Vaccine Mandate for Federal Contractors Put on Hold

gavel, law, justice-6485824.jpg

A Georgia Federal District Court Judge put a stop yesterday to President Biden’s Executive Order requiring vaccinations for all federal contractors. The Executive Order (Executive Order 14042) was previously the subject of an ACS blog and was issued by President Biden on September 9, 2021. The Executive Order required all federal contractors, and their employees and subcontractors, who are performing work on federal contracts (even if working offsite) to have received their COVID-19 vaccination by December 8, 2021 (which was later extended to January 4 and then January 18). The Executive Order is now on hold pending the decision from the Georgia Federal District Court. In the meantime, the federal government is enjoined from enforcing the mandate until the Georgia case is resolved per the terms of the Georgia court’s order.

The Georgia case, The State of Georgia et al v. Joseph R. Biden,(Georgia), was brought by governors and state agencies from various states including Georgia, Alabama, Idaho, Kansas, South Carolina, Utah, and West Virginia and sought declaratory and injunctive relief against the enforcement of Executive Order 14042. Another court in Kentucky already preliminarily enjoined the same Executive Order, Kentucky v. Biden No. 3:21-cv-55, 2021 WL 5587446, (E.D. Ky. Nov. 30, 2021), but the Kentucky case applied only in Kentucky, Ohio and Tennessee. The Georgia decision applies to all states and territories in the U.S.

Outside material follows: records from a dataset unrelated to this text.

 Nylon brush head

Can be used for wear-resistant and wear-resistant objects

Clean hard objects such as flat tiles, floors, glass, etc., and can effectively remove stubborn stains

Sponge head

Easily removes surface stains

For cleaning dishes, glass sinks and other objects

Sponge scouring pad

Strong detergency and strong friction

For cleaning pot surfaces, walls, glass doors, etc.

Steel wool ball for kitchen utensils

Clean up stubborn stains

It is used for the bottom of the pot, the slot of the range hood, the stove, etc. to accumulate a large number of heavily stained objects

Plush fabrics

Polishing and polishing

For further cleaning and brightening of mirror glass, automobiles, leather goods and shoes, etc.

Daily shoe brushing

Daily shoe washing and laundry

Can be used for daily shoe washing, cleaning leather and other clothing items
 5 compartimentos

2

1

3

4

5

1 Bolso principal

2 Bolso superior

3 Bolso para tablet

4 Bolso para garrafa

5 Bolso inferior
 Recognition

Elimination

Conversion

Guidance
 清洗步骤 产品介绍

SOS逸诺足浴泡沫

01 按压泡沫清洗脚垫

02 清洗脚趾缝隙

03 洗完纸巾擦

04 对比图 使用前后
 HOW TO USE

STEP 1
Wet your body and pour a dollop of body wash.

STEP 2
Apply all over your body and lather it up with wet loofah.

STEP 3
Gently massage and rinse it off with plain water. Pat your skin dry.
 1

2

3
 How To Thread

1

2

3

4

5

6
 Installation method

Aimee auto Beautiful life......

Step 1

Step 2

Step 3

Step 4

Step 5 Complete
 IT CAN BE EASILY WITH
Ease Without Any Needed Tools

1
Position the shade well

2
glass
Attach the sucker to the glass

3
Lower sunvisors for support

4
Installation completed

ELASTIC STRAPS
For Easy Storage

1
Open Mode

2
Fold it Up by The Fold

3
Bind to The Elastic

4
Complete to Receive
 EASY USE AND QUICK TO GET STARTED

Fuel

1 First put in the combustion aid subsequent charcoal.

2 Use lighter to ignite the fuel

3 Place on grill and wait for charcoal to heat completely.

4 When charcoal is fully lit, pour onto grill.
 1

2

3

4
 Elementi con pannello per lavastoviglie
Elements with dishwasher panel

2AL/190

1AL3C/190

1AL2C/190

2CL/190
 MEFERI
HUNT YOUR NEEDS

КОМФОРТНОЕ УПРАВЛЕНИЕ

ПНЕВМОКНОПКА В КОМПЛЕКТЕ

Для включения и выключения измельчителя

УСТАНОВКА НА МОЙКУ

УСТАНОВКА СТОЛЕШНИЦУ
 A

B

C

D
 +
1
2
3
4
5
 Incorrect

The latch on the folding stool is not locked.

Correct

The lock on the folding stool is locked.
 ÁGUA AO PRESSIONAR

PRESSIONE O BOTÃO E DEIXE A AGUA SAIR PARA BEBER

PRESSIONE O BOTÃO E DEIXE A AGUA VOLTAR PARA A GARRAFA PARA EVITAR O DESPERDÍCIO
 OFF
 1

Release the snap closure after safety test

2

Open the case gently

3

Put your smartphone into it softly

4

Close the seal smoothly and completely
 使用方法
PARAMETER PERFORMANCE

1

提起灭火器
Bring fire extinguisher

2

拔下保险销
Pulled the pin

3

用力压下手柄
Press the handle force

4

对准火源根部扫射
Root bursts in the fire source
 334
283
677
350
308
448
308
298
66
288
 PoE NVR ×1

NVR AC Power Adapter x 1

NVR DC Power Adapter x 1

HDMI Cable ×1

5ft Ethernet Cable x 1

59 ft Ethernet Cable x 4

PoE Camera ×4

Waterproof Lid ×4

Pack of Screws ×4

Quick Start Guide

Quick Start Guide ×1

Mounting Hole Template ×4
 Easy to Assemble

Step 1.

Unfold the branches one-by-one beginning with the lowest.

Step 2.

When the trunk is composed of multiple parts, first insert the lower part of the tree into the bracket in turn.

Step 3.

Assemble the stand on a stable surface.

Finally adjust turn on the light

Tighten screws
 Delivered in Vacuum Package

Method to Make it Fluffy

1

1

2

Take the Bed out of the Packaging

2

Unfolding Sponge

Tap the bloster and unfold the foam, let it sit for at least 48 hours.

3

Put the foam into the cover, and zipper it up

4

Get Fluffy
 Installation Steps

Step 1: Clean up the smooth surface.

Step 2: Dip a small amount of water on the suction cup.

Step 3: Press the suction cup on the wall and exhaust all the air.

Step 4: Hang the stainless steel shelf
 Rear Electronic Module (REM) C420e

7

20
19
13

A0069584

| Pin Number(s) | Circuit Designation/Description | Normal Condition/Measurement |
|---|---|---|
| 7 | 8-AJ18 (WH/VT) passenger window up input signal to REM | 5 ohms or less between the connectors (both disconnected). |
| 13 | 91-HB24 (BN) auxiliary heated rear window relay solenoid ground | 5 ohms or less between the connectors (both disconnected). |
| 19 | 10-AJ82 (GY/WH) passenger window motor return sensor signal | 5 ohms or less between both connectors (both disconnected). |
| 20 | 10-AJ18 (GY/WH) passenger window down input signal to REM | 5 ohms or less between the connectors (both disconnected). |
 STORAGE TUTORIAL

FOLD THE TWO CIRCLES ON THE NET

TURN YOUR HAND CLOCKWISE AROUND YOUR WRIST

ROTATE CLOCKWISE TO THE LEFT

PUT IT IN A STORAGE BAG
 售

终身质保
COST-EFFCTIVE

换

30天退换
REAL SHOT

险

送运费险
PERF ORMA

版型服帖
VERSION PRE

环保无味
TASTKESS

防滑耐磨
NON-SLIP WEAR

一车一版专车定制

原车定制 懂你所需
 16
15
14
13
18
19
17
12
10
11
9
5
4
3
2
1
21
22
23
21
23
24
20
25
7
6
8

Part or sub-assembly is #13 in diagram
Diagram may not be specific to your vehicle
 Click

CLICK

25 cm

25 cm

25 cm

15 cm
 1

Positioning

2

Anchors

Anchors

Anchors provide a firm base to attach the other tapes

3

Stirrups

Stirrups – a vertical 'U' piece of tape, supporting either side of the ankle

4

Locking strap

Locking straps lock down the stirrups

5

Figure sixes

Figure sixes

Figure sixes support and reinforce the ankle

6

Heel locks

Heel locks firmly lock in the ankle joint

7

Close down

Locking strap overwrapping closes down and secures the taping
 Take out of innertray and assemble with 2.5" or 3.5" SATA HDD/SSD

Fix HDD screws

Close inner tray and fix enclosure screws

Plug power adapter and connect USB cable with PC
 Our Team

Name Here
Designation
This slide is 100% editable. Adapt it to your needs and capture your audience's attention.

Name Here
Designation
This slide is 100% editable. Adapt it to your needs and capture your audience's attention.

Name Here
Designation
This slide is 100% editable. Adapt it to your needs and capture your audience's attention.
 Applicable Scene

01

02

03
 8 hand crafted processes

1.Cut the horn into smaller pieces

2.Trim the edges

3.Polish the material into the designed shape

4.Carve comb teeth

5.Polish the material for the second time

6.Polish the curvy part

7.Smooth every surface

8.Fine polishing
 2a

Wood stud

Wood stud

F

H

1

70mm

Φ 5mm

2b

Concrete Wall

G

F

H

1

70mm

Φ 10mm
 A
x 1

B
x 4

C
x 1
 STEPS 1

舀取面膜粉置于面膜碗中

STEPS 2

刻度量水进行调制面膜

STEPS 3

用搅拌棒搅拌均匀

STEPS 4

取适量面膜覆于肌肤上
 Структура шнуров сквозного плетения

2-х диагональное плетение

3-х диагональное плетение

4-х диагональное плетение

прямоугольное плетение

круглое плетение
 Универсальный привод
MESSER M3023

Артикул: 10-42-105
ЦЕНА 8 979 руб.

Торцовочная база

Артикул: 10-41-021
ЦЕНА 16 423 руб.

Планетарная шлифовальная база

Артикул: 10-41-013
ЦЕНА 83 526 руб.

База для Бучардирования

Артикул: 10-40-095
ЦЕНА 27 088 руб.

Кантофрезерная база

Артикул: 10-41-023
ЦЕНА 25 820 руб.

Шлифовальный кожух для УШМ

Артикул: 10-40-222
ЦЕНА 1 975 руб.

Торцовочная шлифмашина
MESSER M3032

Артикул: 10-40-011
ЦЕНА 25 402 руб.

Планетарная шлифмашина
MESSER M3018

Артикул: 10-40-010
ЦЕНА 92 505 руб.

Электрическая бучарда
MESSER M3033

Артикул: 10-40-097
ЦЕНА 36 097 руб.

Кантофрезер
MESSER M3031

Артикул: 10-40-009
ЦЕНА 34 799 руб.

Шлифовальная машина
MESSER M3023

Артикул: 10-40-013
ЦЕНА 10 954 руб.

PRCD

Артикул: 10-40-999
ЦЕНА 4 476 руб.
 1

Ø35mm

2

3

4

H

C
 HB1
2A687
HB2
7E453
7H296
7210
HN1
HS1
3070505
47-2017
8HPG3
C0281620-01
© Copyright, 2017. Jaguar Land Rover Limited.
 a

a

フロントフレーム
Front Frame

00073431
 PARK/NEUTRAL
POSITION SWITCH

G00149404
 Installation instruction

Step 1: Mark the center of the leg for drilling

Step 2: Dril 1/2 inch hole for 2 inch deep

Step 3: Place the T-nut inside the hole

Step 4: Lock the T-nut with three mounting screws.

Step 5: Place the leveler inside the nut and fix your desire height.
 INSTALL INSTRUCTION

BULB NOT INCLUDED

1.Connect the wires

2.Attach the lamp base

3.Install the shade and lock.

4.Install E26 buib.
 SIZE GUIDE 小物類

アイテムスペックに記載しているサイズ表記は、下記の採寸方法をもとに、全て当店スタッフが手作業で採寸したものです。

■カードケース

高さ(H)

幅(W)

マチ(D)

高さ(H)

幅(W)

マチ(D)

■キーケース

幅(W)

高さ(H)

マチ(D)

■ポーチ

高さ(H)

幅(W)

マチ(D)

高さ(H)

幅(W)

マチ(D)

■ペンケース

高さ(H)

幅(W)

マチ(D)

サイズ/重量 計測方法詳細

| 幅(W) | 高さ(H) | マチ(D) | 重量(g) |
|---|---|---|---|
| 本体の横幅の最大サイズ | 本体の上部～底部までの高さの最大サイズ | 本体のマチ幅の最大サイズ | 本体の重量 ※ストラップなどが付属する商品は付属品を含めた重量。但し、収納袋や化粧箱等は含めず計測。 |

The Georgia court based its decision on four factors it considers when faced with a Motion for Preliminary Injunction, (1) substantial likelihood of success on the merits, (2) irreparable injury, (3) balancing of the harms, and (4) public interest. Overwhelmingly, the Court’s analysis rested on one factor, the substantial likelihood of success on the merits by the motion. The President relied on the Procurement Act as proper authority to effectuate EO 14042, citing its purpose to promote “economy” and “efficiency” in procurement by “contracting only with sources with adequate COVID 19 safeguards.” The Court was “unconvinced that the Procurement Act authorized the President to direct the type of actions contained in EO 14042,” going on to further state that “the direct impact of EO 14042 goes beyond the administration and management of procurement and contracting in its practical application.” Instead, the language used in EO 14042 works “as a regulation of public health, which is not clearly authorized under the Procurement Act.”

ACS will continue to monitor this matter but, in the meantime, the federal government is enjoined from enforcing the Executive Order requiring vaccinations for federal contractors.